This article reports the effect of double vortex-chambers with multiple inlet snail entries of N = 1, 4 and 6 nozzles on the energy separation referred to cold gas exit temperature difference (ΔT_c) in a counter-flow vortex tube type. The experimental work focused on ascertaining the effects of entry air pressure (P_i = 2, 3 and 4 bar), distance ratios between the two vortex-chamber to the vortex tube diameter (l/D = 0.875–1.125) and the cold gas mass ratio (μ_c) in a vortex tube. It was found that cold gas exit temperature difference (ΔT_c) increased with increasing inlet air pressure (P_i) and number of inlet nozzles (N), and decreasing l/D. Among the studied conditions, the double vortex-chamber operated at the highest P_i of 4 bar, N = 6, the smallest l/D = 0.875 and μ_c = 0.38 gave the highest cold gas exit temperature difference (ΔT_c) of 31.5 °C. In addition, the deep learning optimization technique was also developed to predict the temperatures for different combination of parameters used in this study. It was found that the optimal models provide maximum R² value of 0.99317.

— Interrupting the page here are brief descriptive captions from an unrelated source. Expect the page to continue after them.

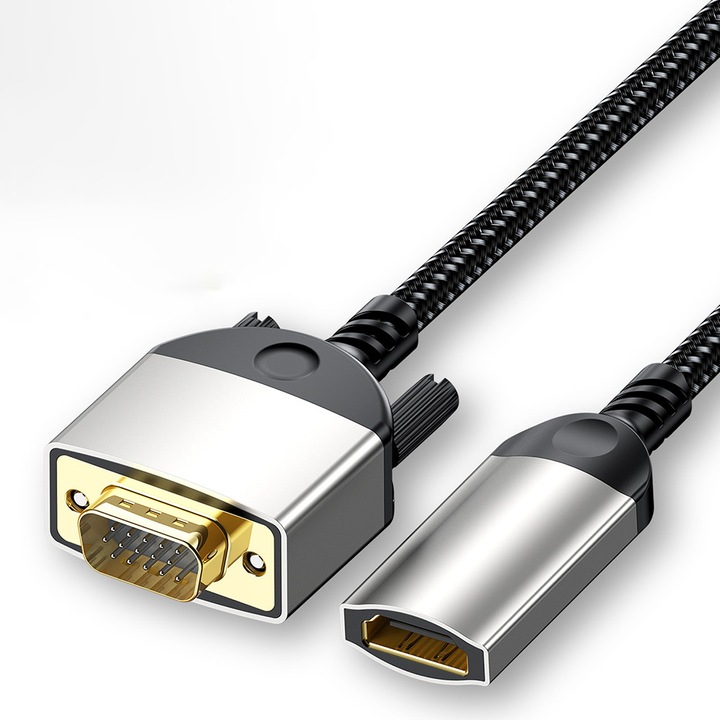 HDMI-VGA adapter, JESWO®, 1080P@60Hz, plug-and-play, HDMI anya-VGA apa adapterkábel, alkalmas laptophoz/PC-hez/PS5-höz/Switch-hez/projektorhoz/monitorhoz, fonott kábel, Fekete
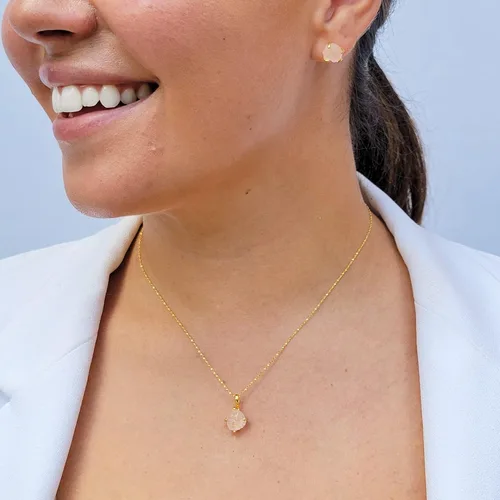 Vista 28 de Aretes de piedra preciosa natural en bruto con oro amarillo sobre plata de ley 925, 6 a 0.276 in, regalo de piedra de nacimiento de calidad genuina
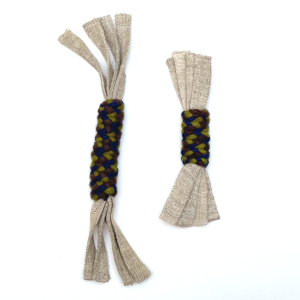 Hemp Ribbon Twist Dog Toy, Navy/Green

本文报告了具有N  = 1、4 和 6 个喷嘴的多个入口蜗牛入口的双涡流室对逆流涡流管类型中冷气出口温度差 (Δ T _c )的能量分离的影响。实验工作的重点是确定进气压力（P _i  = 2、3 和 4 bar）、两个涡流室与涡流管直径之间的距离比（l/D  = 0.875–1.125）和冷气体的影响涡流管中的质量比 ( μ _c )。发现冷气出口温差（Δ T _c）随着进气压力（P _i）的增加而增加) 和入口喷嘴的数量 ( N )，并降低l/D。在研究的条件中，双涡室在4 bar的最高P _i下运行，N  = 6，最小的l/D  = 0.875 和μ _c  = 0.38 给出了最高的冷气体出口温差 (Δ T _c ) 31.5°C。此外，还开发了深度学习优化技术来预测本研究中使用的不同参数组合的温度。发现最优模型提供了0.99317的最大R ²值。